1946. le Japon sous l'occupation américaine. Un homme qui avait soif. Il s'appelle Hisao. Fraîchement démobilisé, il prend le train pour rejoindre sa femme tant aimée à qui il est décidé de se marier. La belle Shigeko. Enfin, je l'imagine belle comme toute japonaise, des yeux noirs foncés, une chevelure noire de jais, des petits pieds et un beau sourire timide. Dans sa valise, un magnifique oeuf de jade enveloppé dans son caleçon de laine. Eloignez-vous du bord du quai, le train va entrer en gare. 5 minutes d'arrêt.
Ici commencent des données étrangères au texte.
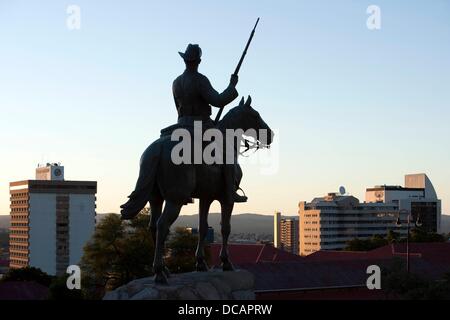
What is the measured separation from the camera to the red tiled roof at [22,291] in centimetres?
4453

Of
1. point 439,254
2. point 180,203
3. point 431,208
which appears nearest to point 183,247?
point 439,254

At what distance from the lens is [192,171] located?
12914 millimetres

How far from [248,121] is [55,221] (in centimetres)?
9968

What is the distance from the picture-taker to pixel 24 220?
374 ft

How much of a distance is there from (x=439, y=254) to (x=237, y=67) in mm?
48680

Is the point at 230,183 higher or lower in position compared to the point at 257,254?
higher

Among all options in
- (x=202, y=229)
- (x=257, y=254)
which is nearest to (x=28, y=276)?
(x=257, y=254)

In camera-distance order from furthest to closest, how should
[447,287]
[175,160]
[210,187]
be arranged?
[447,287]
[210,187]
[175,160]

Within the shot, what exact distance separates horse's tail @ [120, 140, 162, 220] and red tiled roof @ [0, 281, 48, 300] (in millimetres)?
33316

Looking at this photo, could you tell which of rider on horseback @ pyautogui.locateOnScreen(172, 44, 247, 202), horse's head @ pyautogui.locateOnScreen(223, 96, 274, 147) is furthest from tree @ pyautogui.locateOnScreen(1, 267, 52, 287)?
rider on horseback @ pyautogui.locateOnScreen(172, 44, 247, 202)

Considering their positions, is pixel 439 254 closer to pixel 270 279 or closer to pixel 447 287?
pixel 270 279

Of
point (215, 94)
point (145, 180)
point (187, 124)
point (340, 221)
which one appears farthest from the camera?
point (340, 221)

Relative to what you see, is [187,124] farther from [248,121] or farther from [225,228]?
[225,228]
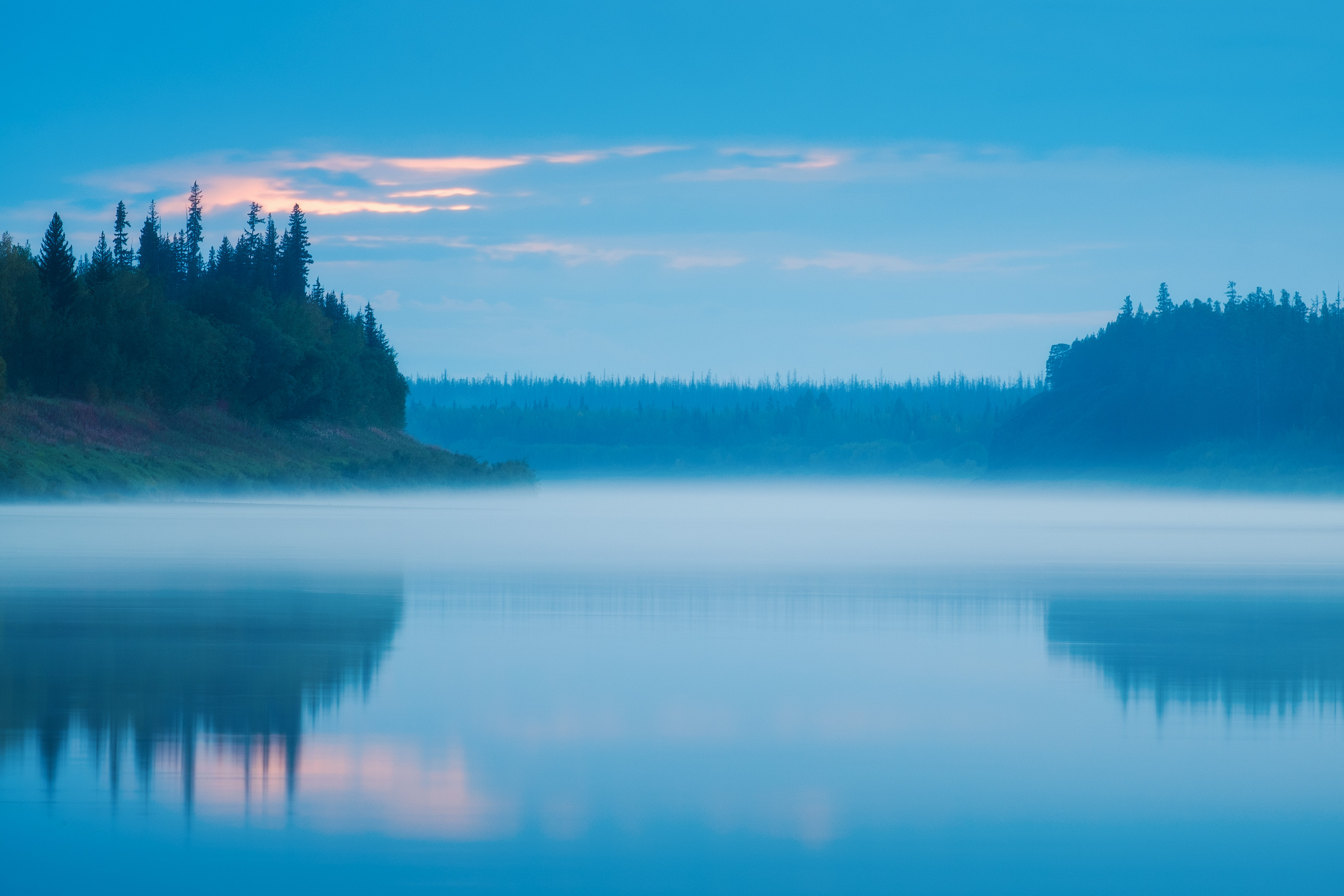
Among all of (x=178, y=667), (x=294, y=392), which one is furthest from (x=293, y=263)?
(x=178, y=667)

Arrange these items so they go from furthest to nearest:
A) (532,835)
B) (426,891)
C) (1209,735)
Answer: (1209,735) < (532,835) < (426,891)

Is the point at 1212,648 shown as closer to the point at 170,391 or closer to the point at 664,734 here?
the point at 664,734

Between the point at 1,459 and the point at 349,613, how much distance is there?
5155cm

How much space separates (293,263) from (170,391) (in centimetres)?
6000

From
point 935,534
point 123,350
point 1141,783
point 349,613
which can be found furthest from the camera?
point 123,350

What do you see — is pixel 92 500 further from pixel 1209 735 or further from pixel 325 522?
pixel 1209 735

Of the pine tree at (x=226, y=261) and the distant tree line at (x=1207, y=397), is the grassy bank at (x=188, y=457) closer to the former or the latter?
the pine tree at (x=226, y=261)

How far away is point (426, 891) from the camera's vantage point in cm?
694

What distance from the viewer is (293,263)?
154m

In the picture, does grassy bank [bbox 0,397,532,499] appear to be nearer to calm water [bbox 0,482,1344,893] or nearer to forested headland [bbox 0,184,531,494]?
forested headland [bbox 0,184,531,494]

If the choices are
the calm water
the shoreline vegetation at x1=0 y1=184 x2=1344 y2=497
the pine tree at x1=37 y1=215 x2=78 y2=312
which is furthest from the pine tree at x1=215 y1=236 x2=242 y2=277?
the calm water

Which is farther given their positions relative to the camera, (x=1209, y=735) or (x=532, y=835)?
(x=1209, y=735)

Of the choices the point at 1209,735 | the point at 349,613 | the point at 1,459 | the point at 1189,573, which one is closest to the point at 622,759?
the point at 1209,735

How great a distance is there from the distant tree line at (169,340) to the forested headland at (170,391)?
0.37 ft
Hisao se jette sur le quai, il a soif, aperçoit un filet d'eau entre deux pierres. Il met ses mains en coupole, et regarde les gouttes tomber dans ses deux mains. Il est absorbé par cette scène. Totalement contemplatif, l'esprit ailleurs. Où ? Je te le dirai bien mais voilà que la locomotive fume, grince, geigne, avant de redémarrer. Hisao contemple toujours l'eau recueillie dans ses mains. Il boit lentement, à petite gorgée. le train prend de la vitesse mais cela l'importe peu. L'homme a soif. Il lève la tête, le train disparait sous ses yeux alors que sa valise est restée à l'intérieure avec cet oeuf de jade pour sa fiancée.
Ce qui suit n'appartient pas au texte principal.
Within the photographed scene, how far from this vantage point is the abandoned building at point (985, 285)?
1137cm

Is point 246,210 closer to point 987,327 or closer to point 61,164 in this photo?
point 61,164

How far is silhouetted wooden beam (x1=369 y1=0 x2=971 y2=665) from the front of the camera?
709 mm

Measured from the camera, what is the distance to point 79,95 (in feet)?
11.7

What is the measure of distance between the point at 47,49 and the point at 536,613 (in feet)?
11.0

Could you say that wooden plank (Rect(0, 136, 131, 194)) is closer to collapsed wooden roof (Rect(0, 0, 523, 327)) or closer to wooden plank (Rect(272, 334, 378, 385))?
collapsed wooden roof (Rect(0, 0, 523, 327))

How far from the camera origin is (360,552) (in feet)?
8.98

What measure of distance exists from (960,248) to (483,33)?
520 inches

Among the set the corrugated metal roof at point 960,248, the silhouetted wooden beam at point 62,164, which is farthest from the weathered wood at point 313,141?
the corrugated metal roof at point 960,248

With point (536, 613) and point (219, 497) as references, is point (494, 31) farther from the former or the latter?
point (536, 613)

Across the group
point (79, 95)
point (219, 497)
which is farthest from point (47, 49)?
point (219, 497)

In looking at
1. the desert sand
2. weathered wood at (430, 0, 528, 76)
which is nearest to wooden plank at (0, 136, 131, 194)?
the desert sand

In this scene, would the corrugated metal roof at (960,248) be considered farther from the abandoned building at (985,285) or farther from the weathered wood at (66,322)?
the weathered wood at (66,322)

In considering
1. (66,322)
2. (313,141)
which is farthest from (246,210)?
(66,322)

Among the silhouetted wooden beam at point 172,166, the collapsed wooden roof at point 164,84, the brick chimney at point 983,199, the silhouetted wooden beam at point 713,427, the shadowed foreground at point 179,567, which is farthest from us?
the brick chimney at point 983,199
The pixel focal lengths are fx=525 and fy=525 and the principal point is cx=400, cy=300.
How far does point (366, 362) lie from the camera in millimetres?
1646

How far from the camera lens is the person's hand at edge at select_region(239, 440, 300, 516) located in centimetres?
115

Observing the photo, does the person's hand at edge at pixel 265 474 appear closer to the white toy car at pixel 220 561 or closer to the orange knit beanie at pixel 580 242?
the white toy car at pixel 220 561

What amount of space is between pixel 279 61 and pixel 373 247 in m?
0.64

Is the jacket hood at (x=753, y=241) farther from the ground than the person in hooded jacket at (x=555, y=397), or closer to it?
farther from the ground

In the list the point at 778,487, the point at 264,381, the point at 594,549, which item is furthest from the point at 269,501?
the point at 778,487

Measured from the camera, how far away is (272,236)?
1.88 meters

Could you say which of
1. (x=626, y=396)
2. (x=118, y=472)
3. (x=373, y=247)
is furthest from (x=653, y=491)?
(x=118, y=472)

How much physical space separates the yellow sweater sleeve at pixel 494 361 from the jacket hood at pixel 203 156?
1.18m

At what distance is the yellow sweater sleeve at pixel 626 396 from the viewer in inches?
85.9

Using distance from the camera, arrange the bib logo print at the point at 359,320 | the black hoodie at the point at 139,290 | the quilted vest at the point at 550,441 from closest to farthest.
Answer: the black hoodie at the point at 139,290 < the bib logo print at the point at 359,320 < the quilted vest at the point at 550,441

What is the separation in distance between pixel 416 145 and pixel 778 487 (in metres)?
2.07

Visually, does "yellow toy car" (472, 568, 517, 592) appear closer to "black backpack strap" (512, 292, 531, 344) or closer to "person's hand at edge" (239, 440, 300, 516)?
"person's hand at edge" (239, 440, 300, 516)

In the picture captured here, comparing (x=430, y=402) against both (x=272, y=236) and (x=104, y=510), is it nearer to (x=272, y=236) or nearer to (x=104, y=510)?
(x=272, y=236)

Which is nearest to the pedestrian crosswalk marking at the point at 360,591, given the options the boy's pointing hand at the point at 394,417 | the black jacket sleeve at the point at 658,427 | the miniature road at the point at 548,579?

Commence alors, une longue course poursuite. L'homme face au train. Il court, il sue, il trébuche sur les traverses, tombe, roule, se relève et continue de courir. Il n'en peut plus, il a soif, il s'arrête, voit une flaque d'eau. Il boit. Il marche. Il rencontre d'autres paumés. Et puis il y a aussi Takeshi, ce jeune soldat qui chante dans le noir et surtout qui hante les nuits de Hisao. Ce dernier gémit, sue, crie pendant son sommeil. Il se réveille chaque nuit, affolé, apeuré, en pleurs. Car derrière cette histoire d'oeuf de jade, se jouent la mort de Takeshi sous ses yeux et la terrible bataille de Peleliu.
[Interlude : petit aparté historique sur mon fabuleux blog à propos de la bataille de Peleliu]
De
Hubert Mingarelli, je n'avais lu que son premier roman «
une rivière verte et silencieuse ». Un roman court d'une puissance onirique magistrale. Une histoire de père et de fils qui m'avait particulièrement ému. «
L'homme qui avait soif » change de registre ; sur fond de guerre, il s'agit d'une profonde histoire d'amitié de deux soldats qui se termine lors d'un bombardement américain. La montagne grogne, se soulève, le noir devient insondable, la poussière te prend à la gorge, mais l'auteur garde néanmoins sa plume poétique. Il te donne soif.